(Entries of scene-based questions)
++++++++

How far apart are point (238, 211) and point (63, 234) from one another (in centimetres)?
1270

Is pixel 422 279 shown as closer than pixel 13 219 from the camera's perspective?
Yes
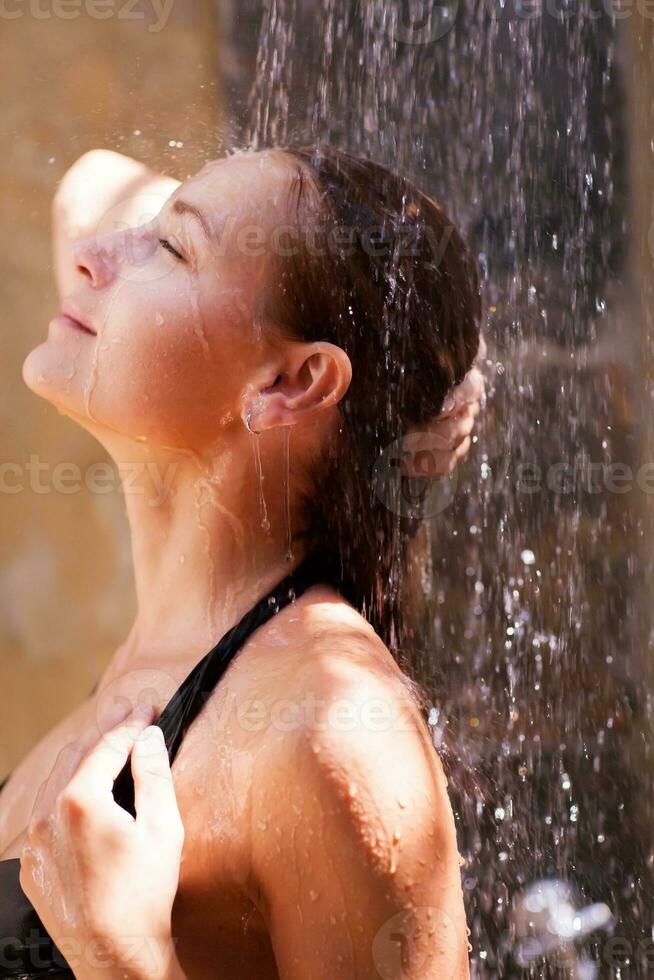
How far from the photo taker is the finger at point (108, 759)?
106 centimetres

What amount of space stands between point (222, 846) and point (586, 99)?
2.03 metres

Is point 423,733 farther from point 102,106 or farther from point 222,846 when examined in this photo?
point 102,106

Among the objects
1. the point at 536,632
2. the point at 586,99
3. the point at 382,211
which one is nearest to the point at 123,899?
the point at 382,211

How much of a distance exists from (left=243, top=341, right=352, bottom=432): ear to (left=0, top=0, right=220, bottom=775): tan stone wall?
940 millimetres

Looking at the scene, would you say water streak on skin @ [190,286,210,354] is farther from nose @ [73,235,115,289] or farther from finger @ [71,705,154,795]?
finger @ [71,705,154,795]

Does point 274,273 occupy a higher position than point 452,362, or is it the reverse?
point 274,273

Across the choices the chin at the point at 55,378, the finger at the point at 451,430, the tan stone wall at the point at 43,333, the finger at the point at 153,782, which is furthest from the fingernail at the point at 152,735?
the tan stone wall at the point at 43,333

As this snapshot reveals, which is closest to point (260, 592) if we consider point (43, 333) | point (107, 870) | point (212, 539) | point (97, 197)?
point (212, 539)

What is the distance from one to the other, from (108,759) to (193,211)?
2.13 ft

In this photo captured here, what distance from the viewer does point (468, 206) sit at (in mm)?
2553

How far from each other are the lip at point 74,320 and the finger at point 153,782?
50 centimetres

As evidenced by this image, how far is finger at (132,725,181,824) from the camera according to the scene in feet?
3.47

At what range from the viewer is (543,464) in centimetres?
260

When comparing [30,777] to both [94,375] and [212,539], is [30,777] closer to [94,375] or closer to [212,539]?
[212,539]
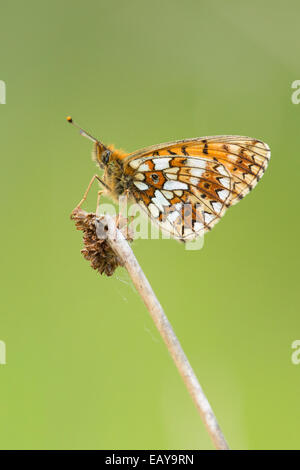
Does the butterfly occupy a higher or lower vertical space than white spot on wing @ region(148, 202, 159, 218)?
higher

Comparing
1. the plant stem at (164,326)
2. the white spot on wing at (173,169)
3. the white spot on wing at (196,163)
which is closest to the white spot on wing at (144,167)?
the white spot on wing at (173,169)

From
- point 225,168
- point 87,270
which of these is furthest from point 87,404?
point 225,168

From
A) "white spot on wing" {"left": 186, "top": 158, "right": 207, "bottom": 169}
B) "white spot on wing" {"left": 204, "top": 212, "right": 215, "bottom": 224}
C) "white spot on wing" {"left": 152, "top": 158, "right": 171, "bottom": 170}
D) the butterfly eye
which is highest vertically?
the butterfly eye

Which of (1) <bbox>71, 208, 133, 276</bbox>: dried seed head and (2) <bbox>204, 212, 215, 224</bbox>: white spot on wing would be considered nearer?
(1) <bbox>71, 208, 133, 276</bbox>: dried seed head

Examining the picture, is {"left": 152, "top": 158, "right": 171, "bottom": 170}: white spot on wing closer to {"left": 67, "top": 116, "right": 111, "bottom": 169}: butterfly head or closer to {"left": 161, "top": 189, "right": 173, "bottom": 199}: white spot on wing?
{"left": 161, "top": 189, "right": 173, "bottom": 199}: white spot on wing

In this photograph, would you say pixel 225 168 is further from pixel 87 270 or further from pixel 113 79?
pixel 113 79

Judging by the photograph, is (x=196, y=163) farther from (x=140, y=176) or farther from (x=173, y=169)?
(x=140, y=176)

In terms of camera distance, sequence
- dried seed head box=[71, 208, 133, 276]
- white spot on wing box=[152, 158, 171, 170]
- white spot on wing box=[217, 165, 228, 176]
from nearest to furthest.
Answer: dried seed head box=[71, 208, 133, 276] < white spot on wing box=[152, 158, 171, 170] < white spot on wing box=[217, 165, 228, 176]

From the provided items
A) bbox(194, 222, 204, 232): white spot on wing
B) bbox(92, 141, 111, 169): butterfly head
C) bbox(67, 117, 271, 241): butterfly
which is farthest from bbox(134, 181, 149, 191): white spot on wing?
bbox(194, 222, 204, 232): white spot on wing
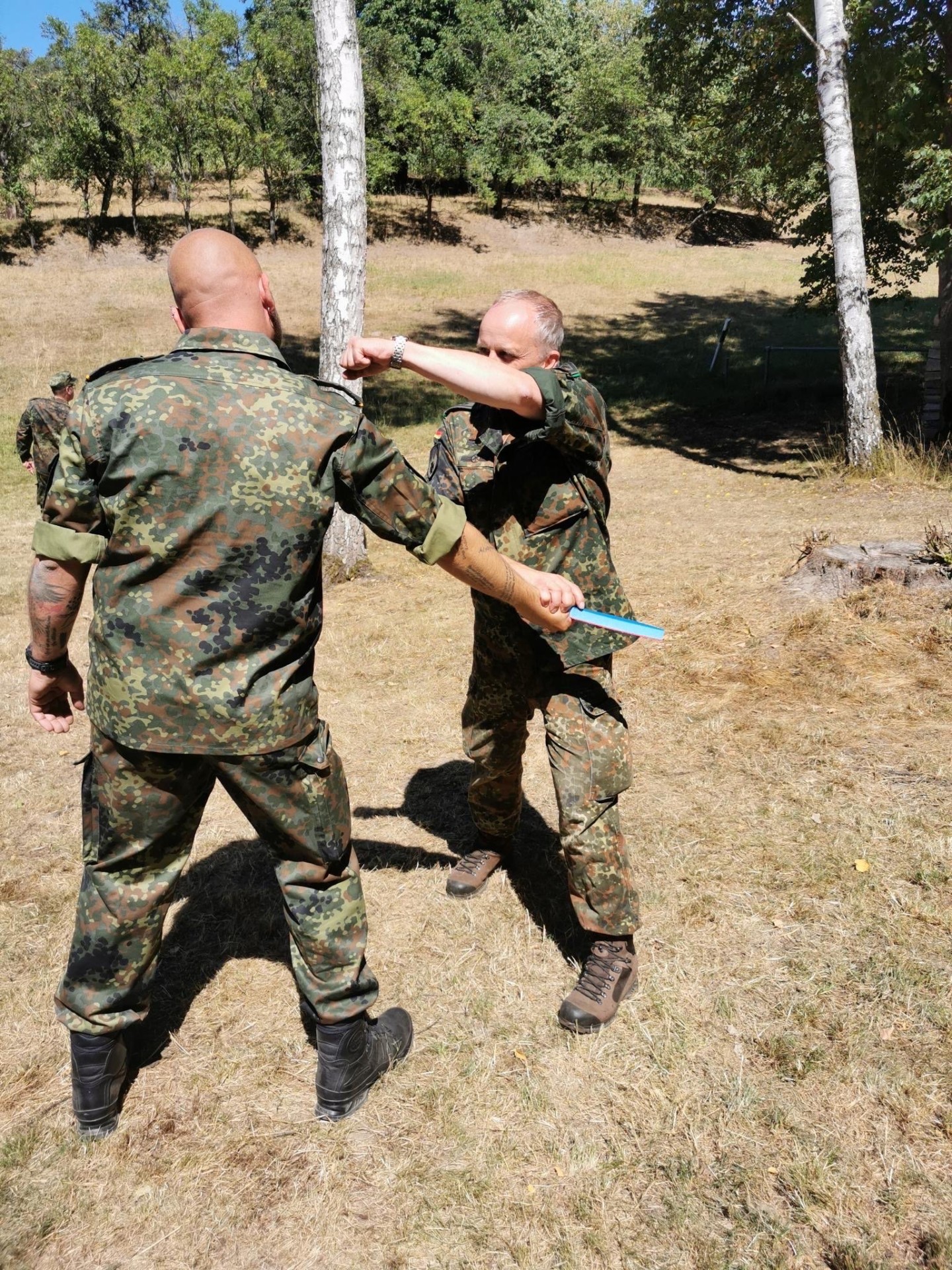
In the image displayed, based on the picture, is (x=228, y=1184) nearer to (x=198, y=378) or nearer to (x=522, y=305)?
(x=198, y=378)

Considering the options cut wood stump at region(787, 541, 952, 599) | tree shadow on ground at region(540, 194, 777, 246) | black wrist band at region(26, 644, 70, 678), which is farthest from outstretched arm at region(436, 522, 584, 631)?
tree shadow on ground at region(540, 194, 777, 246)

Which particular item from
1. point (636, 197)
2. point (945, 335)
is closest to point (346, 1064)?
point (945, 335)

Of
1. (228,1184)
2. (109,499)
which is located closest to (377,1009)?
(228,1184)

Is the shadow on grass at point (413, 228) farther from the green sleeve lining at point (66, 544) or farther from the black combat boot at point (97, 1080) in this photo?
the black combat boot at point (97, 1080)

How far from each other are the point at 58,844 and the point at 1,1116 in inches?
69.1

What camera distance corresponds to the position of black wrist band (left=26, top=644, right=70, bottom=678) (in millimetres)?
2494

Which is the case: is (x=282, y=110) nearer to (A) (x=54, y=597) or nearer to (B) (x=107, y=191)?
(B) (x=107, y=191)

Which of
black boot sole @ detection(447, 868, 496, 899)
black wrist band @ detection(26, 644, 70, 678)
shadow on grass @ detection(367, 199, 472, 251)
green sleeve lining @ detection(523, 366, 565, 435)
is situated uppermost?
shadow on grass @ detection(367, 199, 472, 251)

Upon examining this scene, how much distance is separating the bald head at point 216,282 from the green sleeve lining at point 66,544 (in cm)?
61

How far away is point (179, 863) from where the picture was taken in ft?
8.63

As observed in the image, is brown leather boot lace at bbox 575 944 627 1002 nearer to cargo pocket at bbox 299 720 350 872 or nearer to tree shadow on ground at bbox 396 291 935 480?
cargo pocket at bbox 299 720 350 872

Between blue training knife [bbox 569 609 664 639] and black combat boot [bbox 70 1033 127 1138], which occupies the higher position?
blue training knife [bbox 569 609 664 639]

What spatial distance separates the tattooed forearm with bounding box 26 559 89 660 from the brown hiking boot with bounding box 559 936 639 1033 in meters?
1.98

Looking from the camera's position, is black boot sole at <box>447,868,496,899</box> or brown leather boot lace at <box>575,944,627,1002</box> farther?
black boot sole at <box>447,868,496,899</box>
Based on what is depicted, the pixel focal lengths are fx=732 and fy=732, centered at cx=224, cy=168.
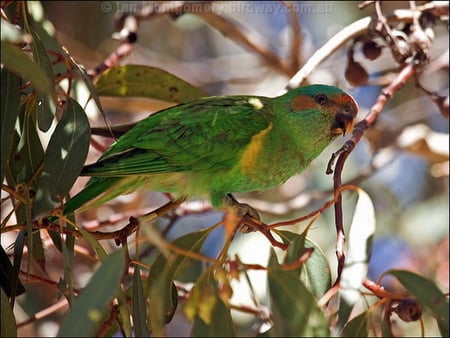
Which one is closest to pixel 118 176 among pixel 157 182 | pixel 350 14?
pixel 157 182

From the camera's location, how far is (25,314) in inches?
159

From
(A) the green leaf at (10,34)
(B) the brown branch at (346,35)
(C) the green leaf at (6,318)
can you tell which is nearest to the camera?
(A) the green leaf at (10,34)

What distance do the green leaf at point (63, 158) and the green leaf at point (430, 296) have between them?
0.84 metres

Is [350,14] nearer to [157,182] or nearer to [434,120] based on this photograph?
[434,120]

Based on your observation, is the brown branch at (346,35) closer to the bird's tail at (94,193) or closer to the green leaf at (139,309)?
the bird's tail at (94,193)

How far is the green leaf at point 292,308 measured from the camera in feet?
5.05

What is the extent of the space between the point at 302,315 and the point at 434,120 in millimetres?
4499

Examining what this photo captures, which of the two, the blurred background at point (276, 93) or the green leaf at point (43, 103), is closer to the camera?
the green leaf at point (43, 103)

++++++++

Task description
Reproduce every line of the entries above verbatim, from the first to the last. Omit the pictures from your answer.

The solution
How far apart are point (238, 211) and point (63, 234) from one another (in centimetres)?
1270

Is pixel 422 279 shown as closer than pixel 13 219 from the camera's perspective?
Yes
How far from the photo taker is the finger at point (108, 759)?
106 centimetres

What amount of space stands between point (222, 846) and point (586, 99)?
2.03 metres

Is point 423,733 farther from point 102,106 or farther from point 222,846 when examined in this photo?
point 102,106

Among the objects
1. the point at 536,632
2. the point at 586,99
3. the point at 382,211
which one is nearest to the point at 123,899?
the point at 382,211

How much of a distance exists from (left=243, top=341, right=352, bottom=432): ear to (left=0, top=0, right=220, bottom=775): tan stone wall?
940 millimetres

Looking at the scene, would you say water streak on skin @ [190,286,210,354] is farther from nose @ [73,235,115,289] or farther from finger @ [71,705,154,795]?
finger @ [71,705,154,795]

Does point 274,273 occupy a higher position than point 452,362, or is it the reverse?
point 274,273

Across the choices the chin at the point at 55,378, the finger at the point at 451,430, the tan stone wall at the point at 43,333, the finger at the point at 153,782, which is furthest from the fingernail at the point at 152,735?
the tan stone wall at the point at 43,333

As this snapshot reveals, which is closest to point (260, 592) if we consider point (43, 333) | point (107, 870) | point (212, 539) | point (97, 197)?
point (212, 539)

What is the distance from one to the other, from (108,759) to (193,211)?
2.13 ft

In this photo captured here, what distance from the viewer does point (468, 206) sit at (in mm)?
2553

How far from each other are the lip at point 74,320 and the finger at point 153,782?
50 centimetres

As evidenced by this image, how far is finger at (132,725,181,824) from the camera according to the scene in feet?
3.47

At what range from the viewer is (543,464) in centimetres?
260

When comparing [30,777] to both [94,375] and [212,539], is [30,777] closer to [94,375] or closer to [212,539]?
[212,539]
Does the butterfly occupy a higher or lower vertical space than white spot on wing @ region(148, 202, 159, 218)?
higher

Comparing
1. the plant stem at (164,326)
2. the white spot on wing at (173,169)
3. the white spot on wing at (196,163)
which is closest to the white spot on wing at (144,167)?
the white spot on wing at (173,169)

From
- point 225,168
- point 87,270
which of these is furthest from point 87,404?
point 225,168

From
A) "white spot on wing" {"left": 186, "top": 158, "right": 207, "bottom": 169}
B) "white spot on wing" {"left": 204, "top": 212, "right": 215, "bottom": 224}
C) "white spot on wing" {"left": 152, "top": 158, "right": 171, "bottom": 170}
D) the butterfly eye
which is highest vertically?
the butterfly eye

Which of (1) <bbox>71, 208, 133, 276</bbox>: dried seed head and (2) <bbox>204, 212, 215, 224</bbox>: white spot on wing would be considered nearer?
(1) <bbox>71, 208, 133, 276</bbox>: dried seed head

Examining the picture, is {"left": 152, "top": 158, "right": 171, "bottom": 170}: white spot on wing closer to {"left": 67, "top": 116, "right": 111, "bottom": 169}: butterfly head or closer to {"left": 161, "top": 189, "right": 173, "bottom": 199}: white spot on wing?
{"left": 161, "top": 189, "right": 173, "bottom": 199}: white spot on wing

In this photograph, would you say pixel 225 168 is further from pixel 87 270 or further from pixel 113 79?
pixel 113 79

Judging by the photograph, is (x=196, y=163) farther from (x=140, y=176) or farther from (x=173, y=169)?
(x=140, y=176)

In terms of camera distance, sequence
- dried seed head box=[71, 208, 133, 276]
- white spot on wing box=[152, 158, 171, 170]
- white spot on wing box=[217, 165, 228, 176]
from nearest to furthest.
Answer: dried seed head box=[71, 208, 133, 276] < white spot on wing box=[152, 158, 171, 170] < white spot on wing box=[217, 165, 228, 176]

From the provided items
A) bbox(194, 222, 204, 232): white spot on wing
B) bbox(92, 141, 111, 169): butterfly head
C) bbox(67, 117, 271, 241): butterfly
which is farthest from bbox(134, 181, 149, 191): white spot on wing?
bbox(194, 222, 204, 232): white spot on wing
In the image displayed, based on the picture, is (x=228, y=1184) nearer to (x=198, y=378) or nearer to (x=522, y=305)?
(x=198, y=378)

Considering the options cut wood stump at region(787, 541, 952, 599) | tree shadow on ground at region(540, 194, 777, 246) | black wrist band at region(26, 644, 70, 678), which is farthest from outstretched arm at region(436, 522, 584, 631)?
tree shadow on ground at region(540, 194, 777, 246)

Which particular item from
1. point (636, 197)
2. point (945, 335)
is closest to point (346, 1064)?
point (945, 335)

Of
1. (228,1184)
2. (109,499)
which is located closest to (377,1009)?
(228,1184)

Is the shadow on grass at point (413, 228) farther from the green sleeve lining at point (66, 544) or farther from the black combat boot at point (97, 1080) in this photo?
the black combat boot at point (97, 1080)

How far from each other are the point at 58,844 and the point at 1,1116 in inches?
69.1

What camera distance corresponds to the position of black wrist band (left=26, top=644, right=70, bottom=678) (in millimetres)?
2494

Which is the case: is (x=282, y=110) nearer to (A) (x=54, y=597) or nearer to (B) (x=107, y=191)?
(B) (x=107, y=191)

Which of
black boot sole @ detection(447, 868, 496, 899)
black wrist band @ detection(26, 644, 70, 678)
shadow on grass @ detection(367, 199, 472, 251)
green sleeve lining @ detection(523, 366, 565, 435)
is situated uppermost?
shadow on grass @ detection(367, 199, 472, 251)

Upon examining this scene, how much distance is separating the bald head at point 216,282 from the green sleeve lining at point 66,544 (in cm)?
61

How far away is point (179, 863) from where the picture was taken in ft?
8.63

As observed in the image, is brown leather boot lace at bbox 575 944 627 1002 nearer to cargo pocket at bbox 299 720 350 872 or nearer to tree shadow on ground at bbox 396 291 935 480?
cargo pocket at bbox 299 720 350 872

Between blue training knife [bbox 569 609 664 639] and black combat boot [bbox 70 1033 127 1138], which occupies the higher position?
blue training knife [bbox 569 609 664 639]

What spatial distance separates the tattooed forearm with bounding box 26 559 89 660 from the brown hiking boot with bounding box 559 936 639 1033 in meters?
1.98

Looking from the camera's position, is black boot sole at <box>447,868,496,899</box> or brown leather boot lace at <box>575,944,627,1002</box> farther?
black boot sole at <box>447,868,496,899</box>
Based on what is depicted, the pixel focal lengths are fx=732 and fy=732, centered at cx=224, cy=168.
Which one is closest to pixel 118 176 among pixel 157 182 | pixel 350 14?
pixel 157 182

From the camera's location, how far is (25,314) in inches?
159

From
(A) the green leaf at (10,34)
(B) the brown branch at (346,35)
(C) the green leaf at (6,318)
can you tell which is nearest to the camera?
(A) the green leaf at (10,34)

What distance do the green leaf at point (63, 158) and the green leaf at point (430, 296) have between them?
0.84 metres

Is [350,14] nearer to [157,182] or nearer to [434,120] based on this photograph?
[434,120]

Based on your observation, is the brown branch at (346,35) closer to the bird's tail at (94,193) or closer to the green leaf at (139,309)?
the bird's tail at (94,193)

How far is the green leaf at point 292,308 measured from the camera in feet?
5.05

What is the extent of the space between the point at 302,315 and the point at 434,120 in millimetres?
4499

Examining what this photo captures, which of the two, the blurred background at point (276, 93) or the green leaf at point (43, 103), is closer to the camera?
the green leaf at point (43, 103)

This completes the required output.